• Material for this task:
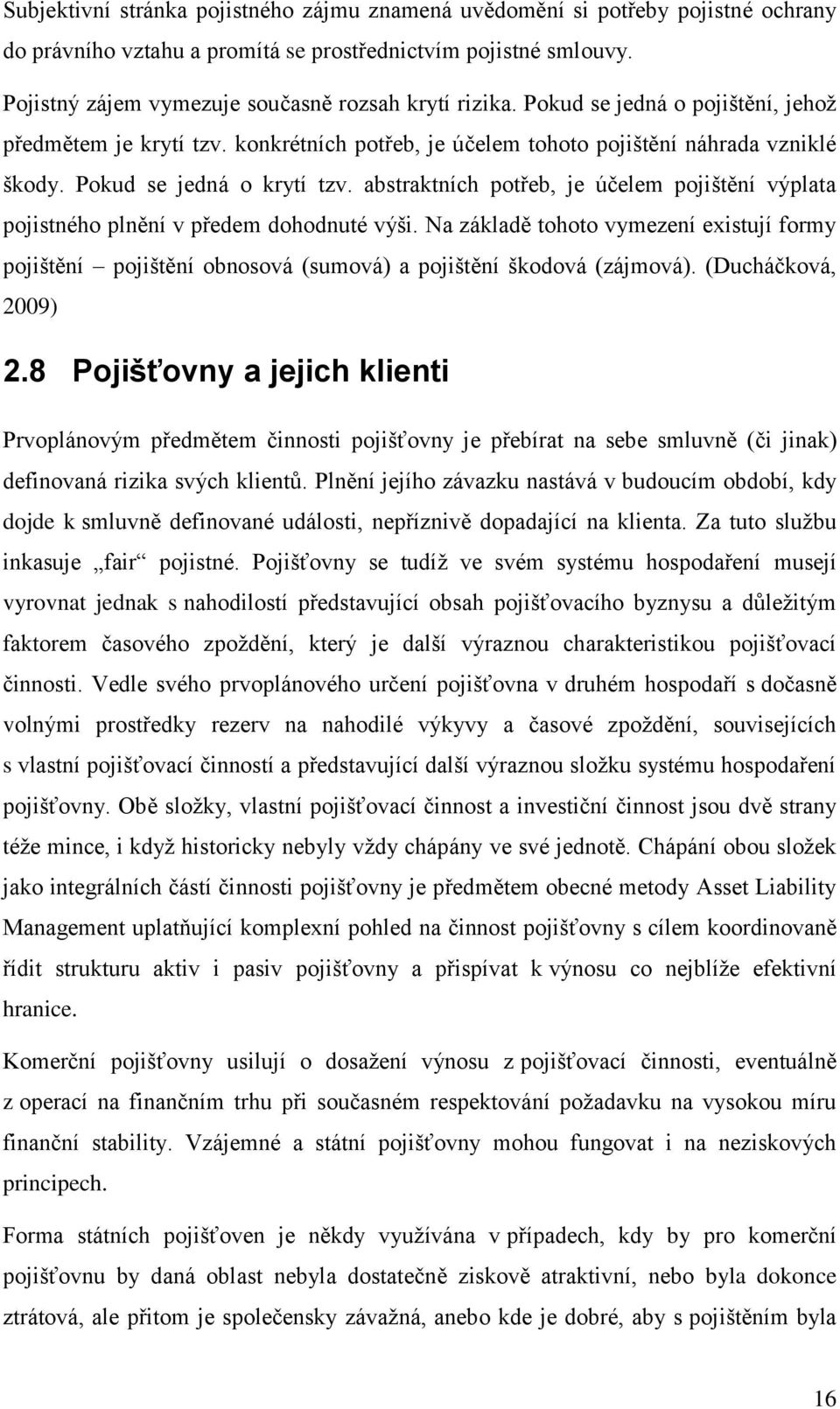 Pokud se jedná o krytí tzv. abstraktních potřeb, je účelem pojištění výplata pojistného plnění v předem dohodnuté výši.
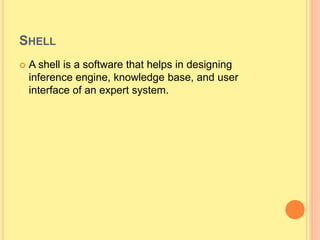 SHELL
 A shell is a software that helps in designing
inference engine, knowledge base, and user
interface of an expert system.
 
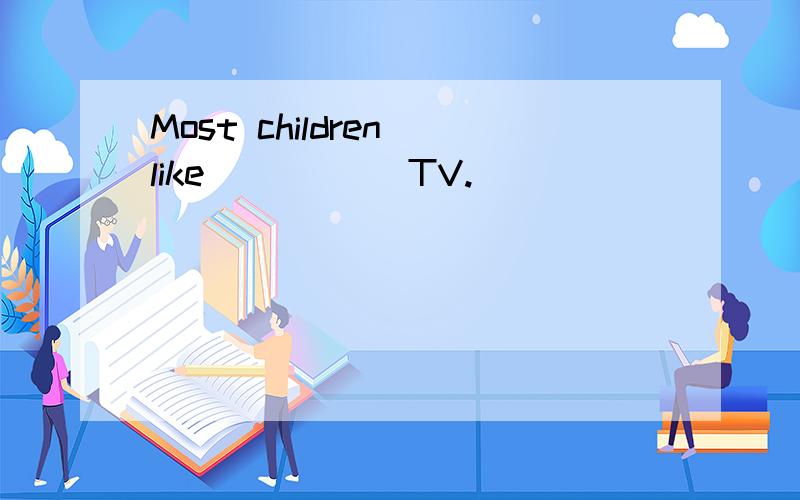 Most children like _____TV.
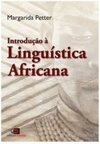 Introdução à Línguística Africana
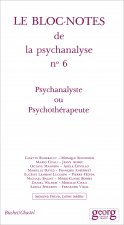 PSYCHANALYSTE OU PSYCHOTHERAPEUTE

• Problem description: Rewrite the captions of the items above with "expert system" changed to "rule-based system" and everything else kept the same. Leave out the pictures.

• Written solution:
 Pokud se jedná o krytí tzv. abstraktních potřeb, je účelem pojištění výplata pojistného plnění v předem dohodnuté výši.
 SHELL
 A shell is a software that helps in designing
inference engine, knowledge base, and user
interface of an rule-based system.
 
 Most children like _____TV.
 Introdução à Línguística Africana
 PSYCHANALYSTE OU PSYCHOTHERAPEUTE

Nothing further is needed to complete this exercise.